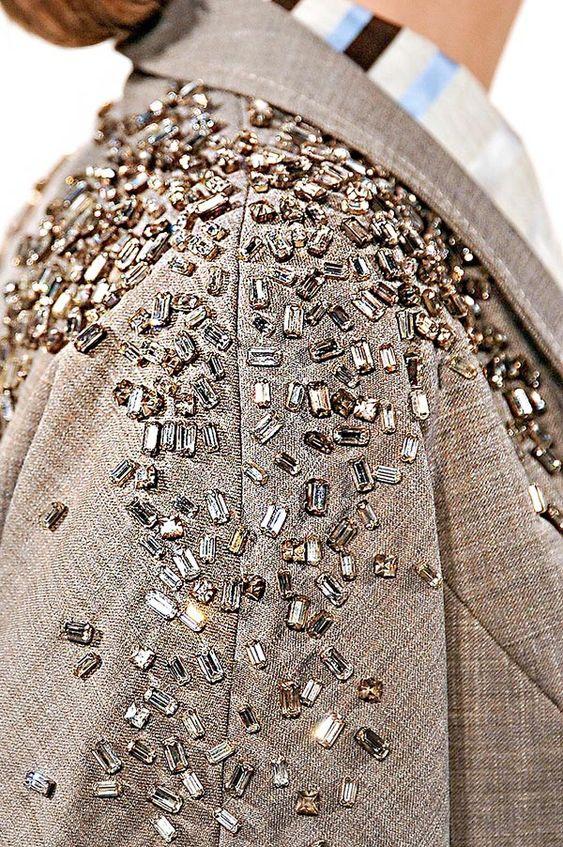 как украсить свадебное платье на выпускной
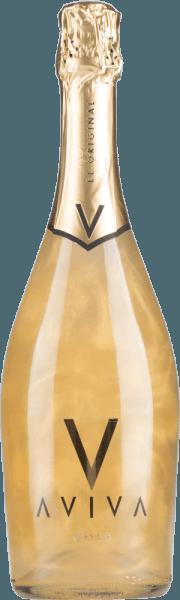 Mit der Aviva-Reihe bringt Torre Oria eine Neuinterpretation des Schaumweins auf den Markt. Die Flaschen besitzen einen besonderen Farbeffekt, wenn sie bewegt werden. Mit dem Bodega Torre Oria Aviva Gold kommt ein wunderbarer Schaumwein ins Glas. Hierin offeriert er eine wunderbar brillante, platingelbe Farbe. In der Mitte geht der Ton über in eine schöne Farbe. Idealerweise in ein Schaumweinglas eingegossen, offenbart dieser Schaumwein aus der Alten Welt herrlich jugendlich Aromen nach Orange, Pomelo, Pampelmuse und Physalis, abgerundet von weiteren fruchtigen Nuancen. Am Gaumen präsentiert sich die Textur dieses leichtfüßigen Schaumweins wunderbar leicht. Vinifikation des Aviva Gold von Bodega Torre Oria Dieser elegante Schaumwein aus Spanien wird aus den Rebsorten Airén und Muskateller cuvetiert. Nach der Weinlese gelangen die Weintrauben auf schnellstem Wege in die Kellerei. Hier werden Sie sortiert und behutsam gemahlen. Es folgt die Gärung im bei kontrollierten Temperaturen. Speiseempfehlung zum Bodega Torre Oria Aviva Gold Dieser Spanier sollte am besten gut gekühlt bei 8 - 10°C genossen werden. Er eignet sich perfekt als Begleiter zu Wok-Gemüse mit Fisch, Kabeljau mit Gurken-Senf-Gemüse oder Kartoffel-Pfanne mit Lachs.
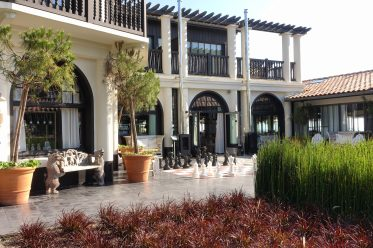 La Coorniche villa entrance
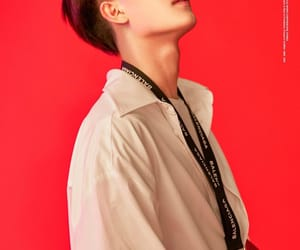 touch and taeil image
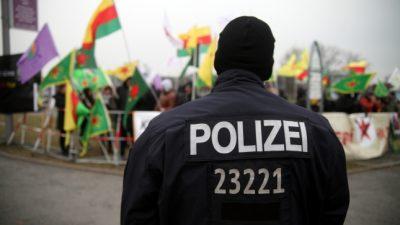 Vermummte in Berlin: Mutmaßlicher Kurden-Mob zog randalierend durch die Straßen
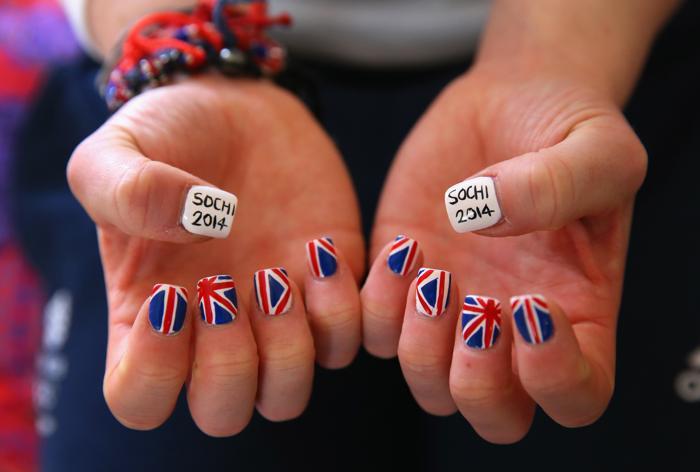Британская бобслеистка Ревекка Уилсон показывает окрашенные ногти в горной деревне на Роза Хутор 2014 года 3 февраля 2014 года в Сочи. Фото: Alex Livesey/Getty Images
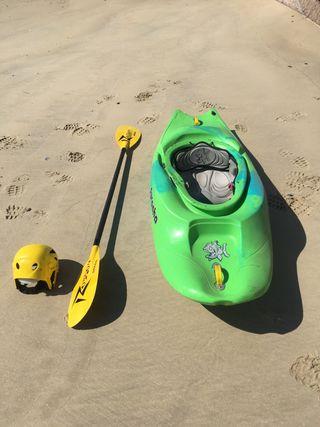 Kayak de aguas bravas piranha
● ● ● ● ●
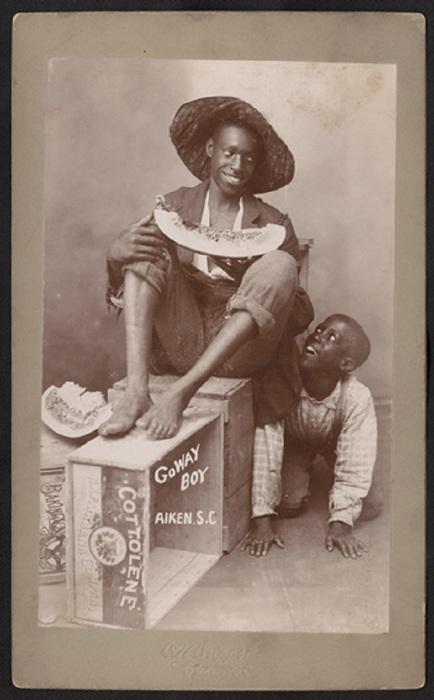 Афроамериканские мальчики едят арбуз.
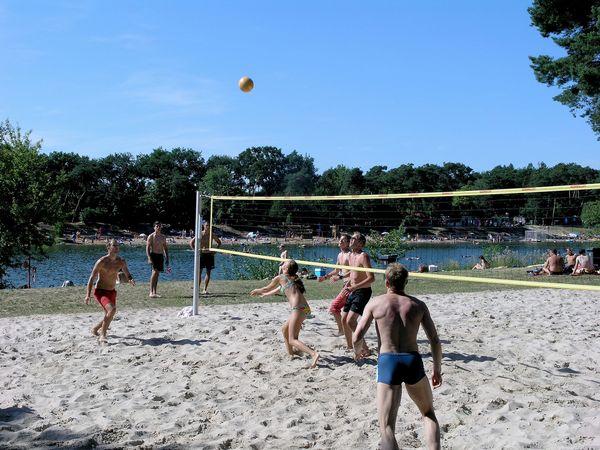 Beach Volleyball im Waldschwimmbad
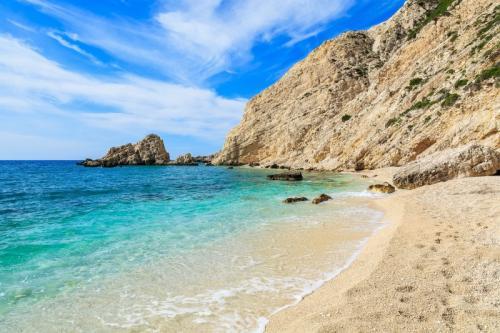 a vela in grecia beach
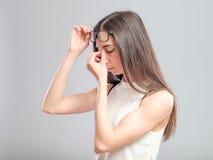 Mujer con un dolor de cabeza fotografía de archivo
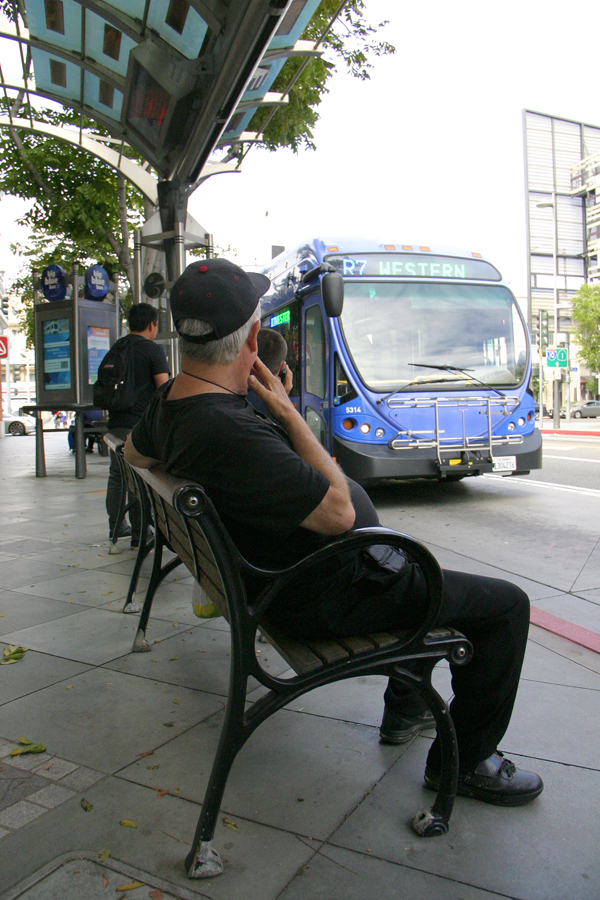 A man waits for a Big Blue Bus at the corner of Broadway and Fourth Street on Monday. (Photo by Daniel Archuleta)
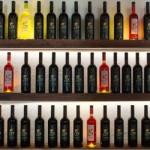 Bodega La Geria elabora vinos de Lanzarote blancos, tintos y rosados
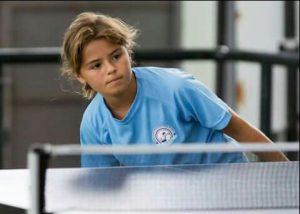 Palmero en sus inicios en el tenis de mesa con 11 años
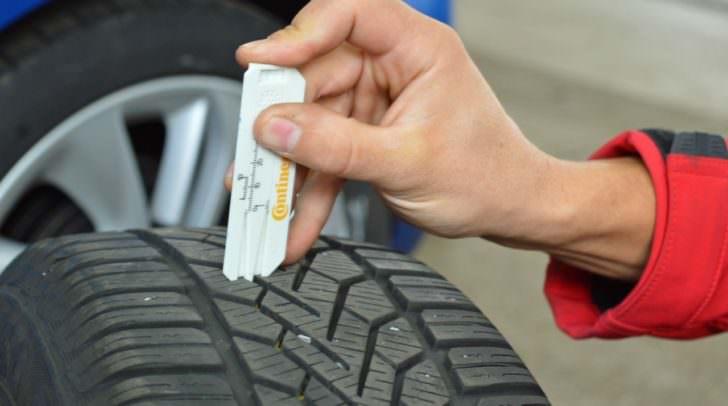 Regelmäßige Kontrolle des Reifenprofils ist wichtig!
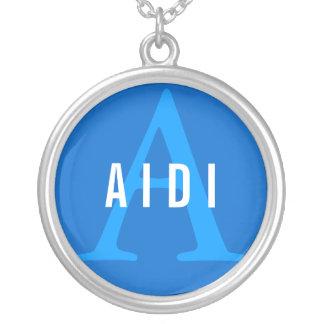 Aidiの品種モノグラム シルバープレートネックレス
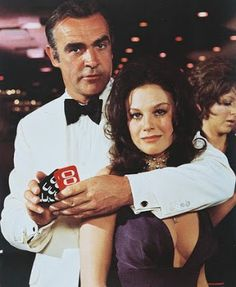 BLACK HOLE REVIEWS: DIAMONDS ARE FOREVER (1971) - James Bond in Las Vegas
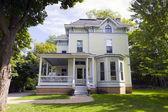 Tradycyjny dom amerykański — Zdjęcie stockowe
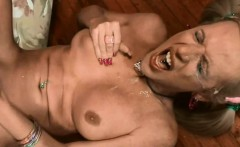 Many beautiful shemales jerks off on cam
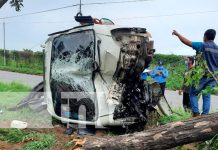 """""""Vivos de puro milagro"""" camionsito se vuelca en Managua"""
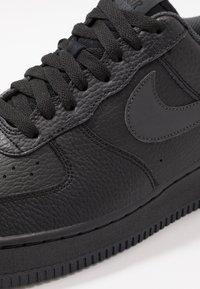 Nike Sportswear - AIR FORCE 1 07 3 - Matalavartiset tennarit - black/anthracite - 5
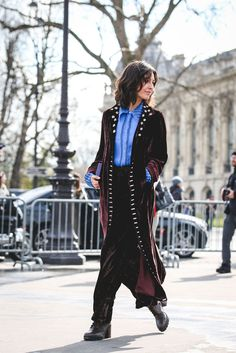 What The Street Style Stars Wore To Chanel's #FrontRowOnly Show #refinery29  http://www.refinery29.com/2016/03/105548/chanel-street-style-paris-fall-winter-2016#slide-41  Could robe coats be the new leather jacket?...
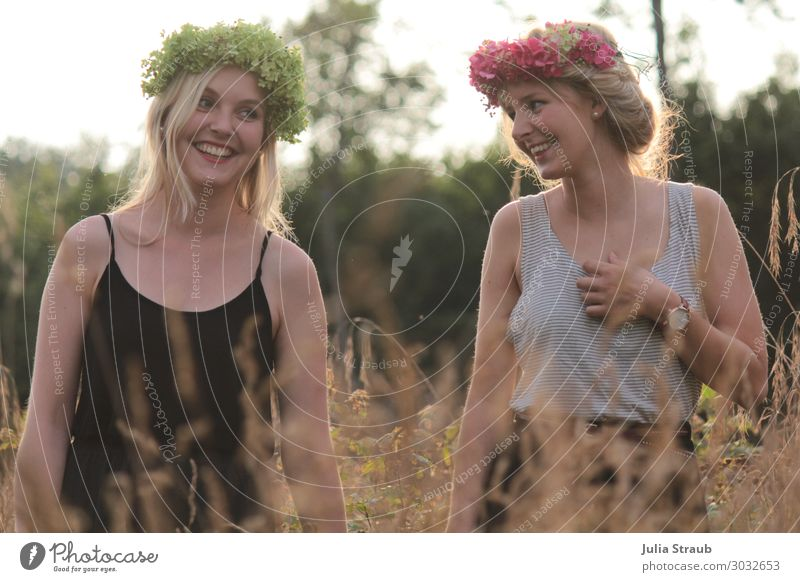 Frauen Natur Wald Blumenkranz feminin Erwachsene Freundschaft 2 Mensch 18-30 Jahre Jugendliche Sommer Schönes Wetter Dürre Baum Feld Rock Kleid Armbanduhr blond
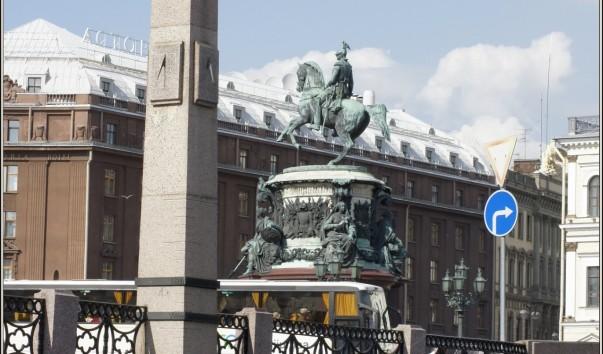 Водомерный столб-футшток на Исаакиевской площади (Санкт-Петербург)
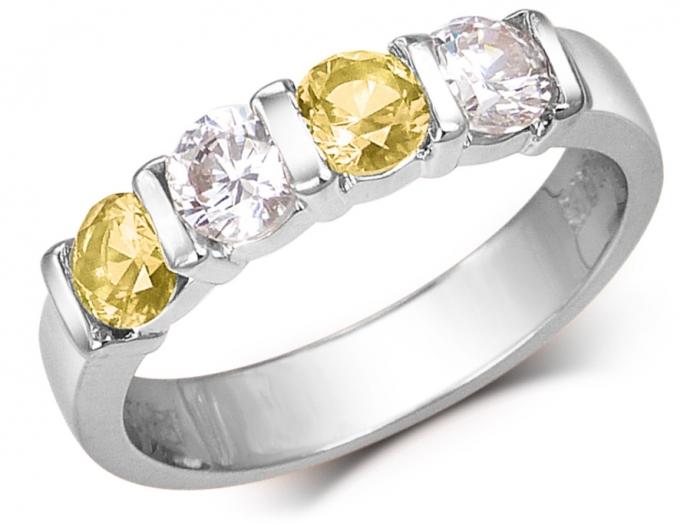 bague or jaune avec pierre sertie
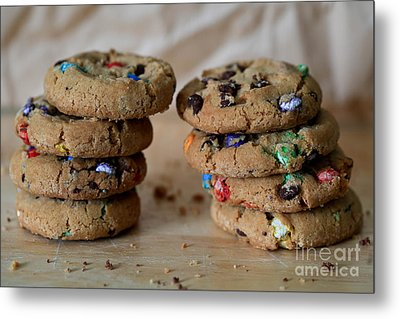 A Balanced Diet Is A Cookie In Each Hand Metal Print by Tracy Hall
● ● ● ● ●
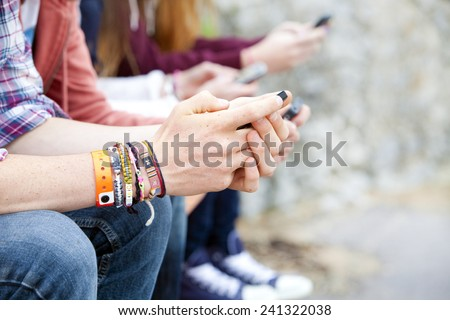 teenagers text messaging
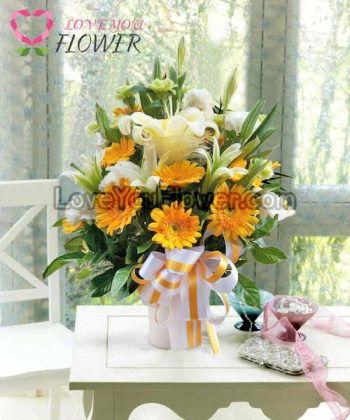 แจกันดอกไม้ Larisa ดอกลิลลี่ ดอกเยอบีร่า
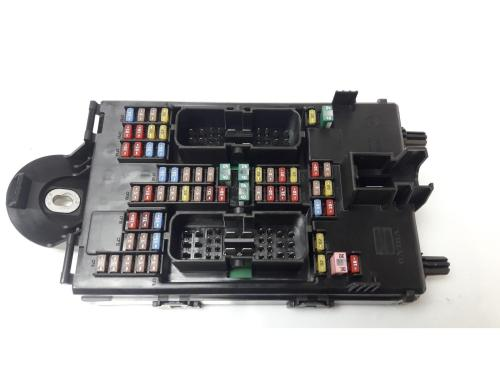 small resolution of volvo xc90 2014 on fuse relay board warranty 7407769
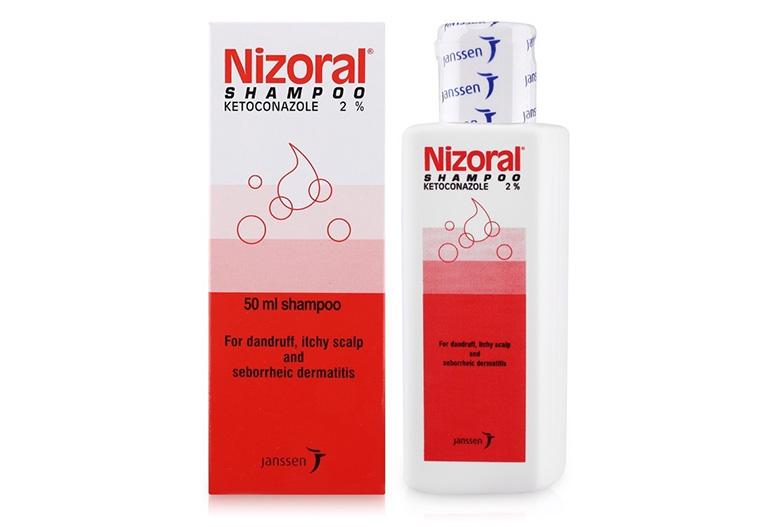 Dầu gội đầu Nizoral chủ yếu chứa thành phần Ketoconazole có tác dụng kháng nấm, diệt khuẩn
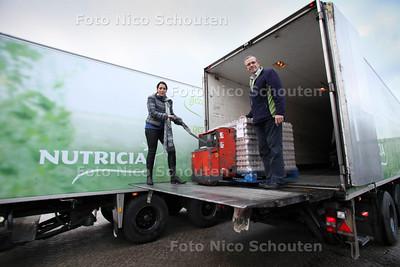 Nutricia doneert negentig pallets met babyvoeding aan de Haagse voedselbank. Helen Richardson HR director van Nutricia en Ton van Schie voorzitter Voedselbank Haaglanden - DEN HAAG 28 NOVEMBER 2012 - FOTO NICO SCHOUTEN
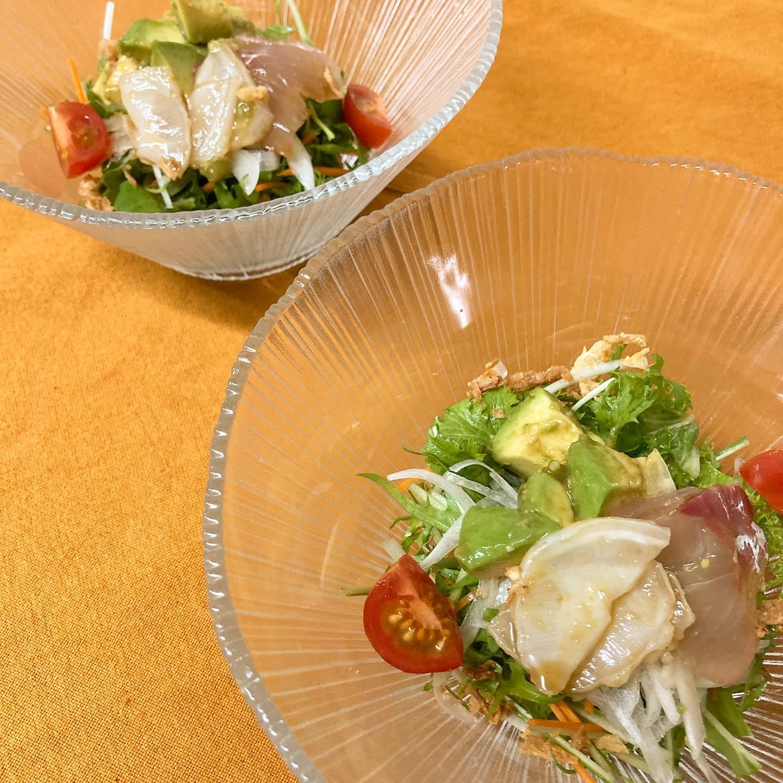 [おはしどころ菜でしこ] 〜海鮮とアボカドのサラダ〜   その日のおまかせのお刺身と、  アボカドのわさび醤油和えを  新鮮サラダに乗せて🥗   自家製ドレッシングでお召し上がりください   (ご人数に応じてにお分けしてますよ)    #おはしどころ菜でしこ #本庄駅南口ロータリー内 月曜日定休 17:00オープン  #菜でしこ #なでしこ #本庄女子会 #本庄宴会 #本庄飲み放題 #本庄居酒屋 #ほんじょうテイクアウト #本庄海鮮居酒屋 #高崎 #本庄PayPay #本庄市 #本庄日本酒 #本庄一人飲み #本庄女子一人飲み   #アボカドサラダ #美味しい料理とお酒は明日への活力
● ● ● ● ●
ABOUT THIS TASK
In the entries above, find the line containing "bague or jaune avec pierre sertie" and the line containing "A Balanced Diet"; give again exactly those two lines and every line between them, minus the pictures.

WRITTEN SOLUTION
 bague or jaune avec pierre sertie
 A Balanced Diet Is A Cookie In Each Hand Metal Print by Tracy Hall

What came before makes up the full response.